■ **WORKING DATA**

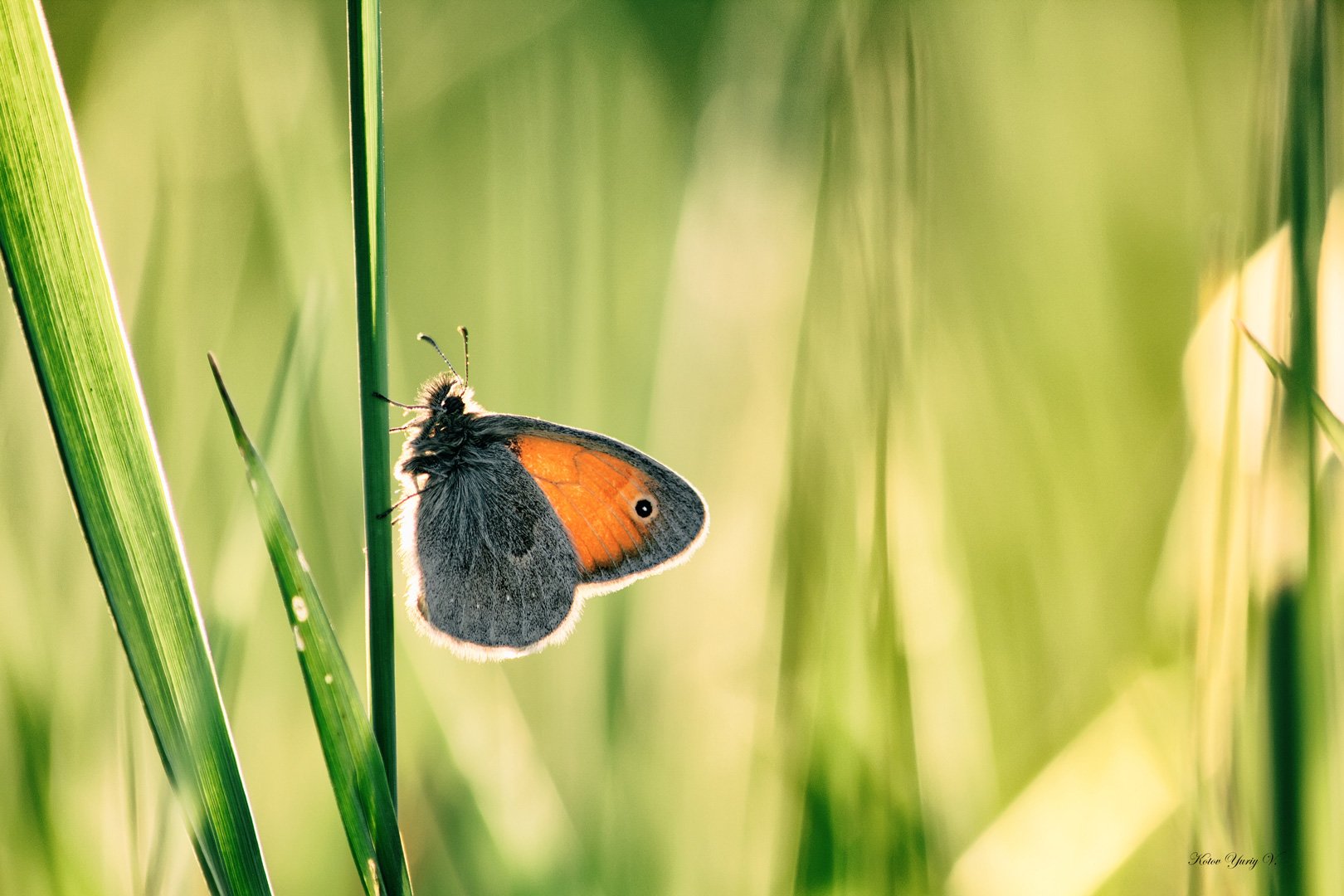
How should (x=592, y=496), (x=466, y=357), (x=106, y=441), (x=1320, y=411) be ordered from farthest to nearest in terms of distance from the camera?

==

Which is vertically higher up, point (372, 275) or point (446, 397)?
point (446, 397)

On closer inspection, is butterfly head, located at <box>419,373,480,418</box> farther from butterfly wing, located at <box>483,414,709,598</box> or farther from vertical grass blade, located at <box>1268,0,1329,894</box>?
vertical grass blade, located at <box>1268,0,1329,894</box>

■ **PROBLEM DETAILS**
Pick out each line in the records that contains the string "blade" and copy it. Matching is case-sensitive.

■ **COMPLETE RESPONSE**
On closer inspection, is butterfly head, located at <box>419,373,480,418</box> farther from butterfly wing, located at <box>483,414,709,598</box> or farther from vertical grass blade, located at <box>1268,0,1329,894</box>?
vertical grass blade, located at <box>1268,0,1329,894</box>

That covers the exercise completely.